# sheepshead are here I repeat the sheepshead are here



## RandyGuy (Dec 20, 2014)

Enough said. Will report after I'm done.


----------



## Emerald Ghost (Mar 11, 2008)

Looking forward to your report. These were caught yesterday, but they are still scattered over here.


----------



## RandyGuy (Dec 20, 2014)

There are some giants out here 5 to 12 lb fish no lie


----------



## cody&ryand (Oct 3, 2007)

I want to see the 12lb sheephead that's a good fish


----------



## CurDog (Nov 14, 2010)

RandyGuy said:


> There are some giants out here 5 to 12 lb fish no lie


where's "out here" ? Outside the Pass or inside the Pass at Bird Island?


----------



## ThaFish (Feb 27, 2013)

CurDog said:


> where's "out here" ? Outside the Pass or inside the Pass at Bird Island?


He's talking about Bob Sykes.


----------



## Yakavelli (Mar 17, 2010)

Espo would be all over this if it were a hunting report...


----------



## 24ft fishmaster (Apr 26, 2012)

Still waiting


----------



## RandyGuy (Dec 20, 2014)

Big fish


----------



## RandyGuy (Dec 20, 2014)

Only caught 2. 13"-15"
So I started by using split shots but realized they were not biting and the pinfish were taking my bait, so I free lined my crab down close to the pylon and the craziest thing happened. sheepshead swam off the pylon and inhaled my crab immediate hook up.
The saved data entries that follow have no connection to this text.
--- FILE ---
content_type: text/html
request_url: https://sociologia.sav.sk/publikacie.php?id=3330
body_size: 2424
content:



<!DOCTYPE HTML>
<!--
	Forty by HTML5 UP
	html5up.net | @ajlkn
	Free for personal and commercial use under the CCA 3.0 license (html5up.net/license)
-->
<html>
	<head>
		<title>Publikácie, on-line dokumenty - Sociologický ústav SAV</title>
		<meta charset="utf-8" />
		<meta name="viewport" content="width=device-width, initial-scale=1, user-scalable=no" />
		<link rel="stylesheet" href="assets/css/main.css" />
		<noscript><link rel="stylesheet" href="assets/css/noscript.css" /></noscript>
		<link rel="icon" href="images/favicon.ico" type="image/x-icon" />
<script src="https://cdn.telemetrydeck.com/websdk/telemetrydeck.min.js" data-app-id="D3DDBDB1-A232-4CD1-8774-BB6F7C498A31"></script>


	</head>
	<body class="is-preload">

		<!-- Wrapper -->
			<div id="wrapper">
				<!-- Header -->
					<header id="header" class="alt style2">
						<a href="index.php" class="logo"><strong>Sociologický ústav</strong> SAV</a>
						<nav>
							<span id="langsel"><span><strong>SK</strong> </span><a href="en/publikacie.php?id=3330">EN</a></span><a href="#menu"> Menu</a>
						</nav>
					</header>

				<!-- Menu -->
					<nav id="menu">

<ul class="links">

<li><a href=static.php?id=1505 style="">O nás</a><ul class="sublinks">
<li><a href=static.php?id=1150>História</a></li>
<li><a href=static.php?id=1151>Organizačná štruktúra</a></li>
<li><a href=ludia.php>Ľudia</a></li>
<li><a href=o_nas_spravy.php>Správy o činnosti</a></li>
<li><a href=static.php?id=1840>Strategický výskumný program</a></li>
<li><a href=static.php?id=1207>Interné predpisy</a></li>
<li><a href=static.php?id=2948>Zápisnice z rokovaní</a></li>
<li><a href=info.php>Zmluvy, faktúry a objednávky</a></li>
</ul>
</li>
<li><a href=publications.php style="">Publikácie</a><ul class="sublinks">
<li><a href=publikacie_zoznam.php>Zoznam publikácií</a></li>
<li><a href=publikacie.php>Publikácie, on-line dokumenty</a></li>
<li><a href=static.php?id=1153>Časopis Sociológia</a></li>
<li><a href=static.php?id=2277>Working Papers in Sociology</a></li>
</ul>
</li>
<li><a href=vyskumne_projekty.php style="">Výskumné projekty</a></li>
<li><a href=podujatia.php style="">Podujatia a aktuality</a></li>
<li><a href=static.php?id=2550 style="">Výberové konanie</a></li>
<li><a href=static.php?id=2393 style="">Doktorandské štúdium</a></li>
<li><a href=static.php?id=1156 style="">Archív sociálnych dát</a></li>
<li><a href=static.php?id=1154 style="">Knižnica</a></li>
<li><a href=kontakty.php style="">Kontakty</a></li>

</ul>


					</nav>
After the first fish then all the other sheepshead started coming out from different places swimming under the bridge. About this time is when the big females started to feed on the pylon. If you look at the first picture you can see the end of the tail of that fish. So a 12 lb fish now becomes a 15 lb fish. This year it is going to call for some braid for those big fish. Tight lines everyone and don't just try crabs but also go out there with some live shrimp, you never know the bigger fish will take those in a heart beat.


----------



## LIM-IT-OUT (Aug 26, 2014)

catch'em up


----------



## Dunt (Aug 14, 2015)

Raw oyster on a dropshot hook... bam...


----------



## Smarty (Nov 23, 2008)

ThaFish said:


> He's talking about Bob Sykes.


Dang it youngun! There are NO fish there. I repeat, there are no fish there at all. Ah heck. What do I care anyhow. Cold weather will be here this weekend and most will not be out there hooking up with some good eats. It's that time of year again


----------



## RandyGuy (Dec 20, 2014)

Hey smarty I have no reason to lie. What I saw with my eyes would blow your mind at how big these fish will be this year.


----------



## Smarty (Nov 23, 2008)

There are no Stingray either, I swear!


----------



## ThaFish (Feb 27, 2013)

Smarty said:


> There are no Stingray either, I swear!


Hey Smarty, what kind of potato did you use to take those pictures?


----------



## RandyGuy (Dec 20, 2014)

Only saw one stingray but he was swimming at the top.


----------



## Jason (Oct 2, 2007)

Look like goodens to me!!! I reckon the bridges will be full now!!!


----------



## advobwhite (Nov 22, 2012)

Anybody eat the rays around here? I have heard good things about the wings if you take the time to clean them and prepare them correctly. I also know they are of course some of the best shark bait you can find


----------



## Ocean Master (May 20, 2008)

January and February are the best months for them especially on Bob Sikes. When I fished for them 20 to 30 a day was common.


----------



## RandyGuy (Dec 20, 2014)

Caught 1 lost 1 yesterday


----------



## dmckinnon07 (Sep 4, 2012)

Time to bring out the bow. Hopefully the target practice on mullet pays off. I have already seen a few at wahoo park " my stop on the way home from work" but I want the fat sheepies


----------